PROBLEM: Please repeat the lines below word for word, starting with the line that contains "Which of these, the" and continuing through the last line, including both.

[START DATASET RECORDS]

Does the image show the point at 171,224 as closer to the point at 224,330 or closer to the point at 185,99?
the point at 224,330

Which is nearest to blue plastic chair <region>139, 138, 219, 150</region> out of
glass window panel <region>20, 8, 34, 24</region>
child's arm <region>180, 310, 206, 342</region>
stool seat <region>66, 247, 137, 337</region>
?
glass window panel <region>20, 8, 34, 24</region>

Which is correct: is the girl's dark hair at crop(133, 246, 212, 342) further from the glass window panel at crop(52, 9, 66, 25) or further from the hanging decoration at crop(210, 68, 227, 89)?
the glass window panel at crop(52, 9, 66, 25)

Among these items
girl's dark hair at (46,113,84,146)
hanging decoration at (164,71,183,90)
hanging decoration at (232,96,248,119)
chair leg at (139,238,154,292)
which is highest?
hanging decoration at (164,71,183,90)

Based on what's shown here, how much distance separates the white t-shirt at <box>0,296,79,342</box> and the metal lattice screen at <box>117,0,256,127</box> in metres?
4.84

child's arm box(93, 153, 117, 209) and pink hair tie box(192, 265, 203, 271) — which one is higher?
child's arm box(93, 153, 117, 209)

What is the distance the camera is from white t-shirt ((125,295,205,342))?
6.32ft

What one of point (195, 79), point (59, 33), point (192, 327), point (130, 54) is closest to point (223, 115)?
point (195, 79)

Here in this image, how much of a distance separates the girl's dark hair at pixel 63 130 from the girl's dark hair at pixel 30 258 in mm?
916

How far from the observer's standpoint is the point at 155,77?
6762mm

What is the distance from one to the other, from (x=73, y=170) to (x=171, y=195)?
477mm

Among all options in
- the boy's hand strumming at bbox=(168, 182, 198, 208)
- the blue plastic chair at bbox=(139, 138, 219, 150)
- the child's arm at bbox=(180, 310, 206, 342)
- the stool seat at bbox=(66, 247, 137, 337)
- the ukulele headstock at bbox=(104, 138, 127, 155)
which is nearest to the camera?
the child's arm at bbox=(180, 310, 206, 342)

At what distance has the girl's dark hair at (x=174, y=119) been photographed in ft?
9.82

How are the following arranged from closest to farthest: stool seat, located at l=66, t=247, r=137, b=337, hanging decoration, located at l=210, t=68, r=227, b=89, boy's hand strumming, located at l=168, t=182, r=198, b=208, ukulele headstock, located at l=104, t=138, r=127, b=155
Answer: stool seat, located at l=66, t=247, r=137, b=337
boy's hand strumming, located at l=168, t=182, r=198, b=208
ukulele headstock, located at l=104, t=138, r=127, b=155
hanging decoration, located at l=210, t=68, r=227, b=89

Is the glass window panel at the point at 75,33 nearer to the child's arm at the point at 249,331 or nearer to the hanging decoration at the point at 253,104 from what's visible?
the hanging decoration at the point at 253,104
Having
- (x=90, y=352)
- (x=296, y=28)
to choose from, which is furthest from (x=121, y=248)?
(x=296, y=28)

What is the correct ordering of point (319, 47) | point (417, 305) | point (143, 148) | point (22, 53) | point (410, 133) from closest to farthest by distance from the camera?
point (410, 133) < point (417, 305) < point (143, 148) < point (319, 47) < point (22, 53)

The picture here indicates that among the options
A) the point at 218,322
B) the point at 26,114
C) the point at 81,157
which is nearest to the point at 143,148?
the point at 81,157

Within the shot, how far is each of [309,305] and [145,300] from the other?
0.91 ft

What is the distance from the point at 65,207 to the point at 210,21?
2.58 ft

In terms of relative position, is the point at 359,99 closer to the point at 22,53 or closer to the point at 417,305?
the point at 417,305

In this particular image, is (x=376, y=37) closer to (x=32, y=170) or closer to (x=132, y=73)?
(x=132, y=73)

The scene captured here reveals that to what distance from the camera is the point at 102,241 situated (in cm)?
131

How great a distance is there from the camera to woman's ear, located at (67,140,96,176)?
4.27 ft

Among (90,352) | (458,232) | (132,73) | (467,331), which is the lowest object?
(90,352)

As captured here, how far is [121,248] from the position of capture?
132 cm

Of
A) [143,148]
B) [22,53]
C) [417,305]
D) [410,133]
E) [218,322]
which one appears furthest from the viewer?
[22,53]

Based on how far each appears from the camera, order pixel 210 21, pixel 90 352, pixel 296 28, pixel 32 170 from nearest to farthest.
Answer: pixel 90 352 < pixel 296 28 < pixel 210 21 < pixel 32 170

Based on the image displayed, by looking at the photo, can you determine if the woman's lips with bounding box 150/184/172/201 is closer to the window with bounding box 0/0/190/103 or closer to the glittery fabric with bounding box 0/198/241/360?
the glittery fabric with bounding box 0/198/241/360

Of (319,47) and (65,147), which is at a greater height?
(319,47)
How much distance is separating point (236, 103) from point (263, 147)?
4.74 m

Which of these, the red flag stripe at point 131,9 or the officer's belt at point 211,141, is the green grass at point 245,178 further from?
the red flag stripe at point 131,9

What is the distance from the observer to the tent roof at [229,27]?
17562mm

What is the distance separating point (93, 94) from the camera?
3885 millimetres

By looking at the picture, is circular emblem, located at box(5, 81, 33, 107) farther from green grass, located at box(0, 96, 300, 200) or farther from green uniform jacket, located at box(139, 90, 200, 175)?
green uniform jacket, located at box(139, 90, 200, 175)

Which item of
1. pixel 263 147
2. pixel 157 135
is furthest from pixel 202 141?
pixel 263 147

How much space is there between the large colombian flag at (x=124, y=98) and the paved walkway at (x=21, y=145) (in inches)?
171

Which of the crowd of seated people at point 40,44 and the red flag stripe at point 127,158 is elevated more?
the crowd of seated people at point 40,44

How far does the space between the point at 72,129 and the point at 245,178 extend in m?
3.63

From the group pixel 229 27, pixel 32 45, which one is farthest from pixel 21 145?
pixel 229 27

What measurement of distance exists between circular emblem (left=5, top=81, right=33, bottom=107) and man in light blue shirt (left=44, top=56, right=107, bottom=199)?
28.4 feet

[END DATASET RECORDS]

SOLUTION FOR THIS TASK:
Which of these, the red flag stripe at point 131,9 or the officer's belt at point 211,141, is the green grass at point 245,178 further from?
the red flag stripe at point 131,9

What is the distance from the observer to the tent roof at [229,27]?
17562mm

What is the distance separating point (93, 94) from the camera?
3885 millimetres

By looking at the picture, is circular emblem, located at box(5, 81, 33, 107) farther from green grass, located at box(0, 96, 300, 200) or farther from green uniform jacket, located at box(139, 90, 200, 175)?
green uniform jacket, located at box(139, 90, 200, 175)

Which item of
1. pixel 263 147
2. pixel 157 135
is furthest from pixel 202 141?
pixel 263 147

How much space is there between the large colombian flag at (x=124, y=98) and the paved walkway at (x=21, y=145) (in inches)?
171

Which of the crowd of seated people at point 40,44 and the red flag stripe at point 127,158 is elevated more?
the crowd of seated people at point 40,44

How far does the space between the point at 72,129 and the point at 245,178 extend in m?
3.63

From the group pixel 229 27, pixel 32 45, which one is farthest from pixel 21 145?
pixel 229 27

What measurement of distance exists between circular emblem (left=5, top=81, right=33, bottom=107) and man in light blue shirt (left=44, top=56, right=107, bottom=199)?
28.4 feet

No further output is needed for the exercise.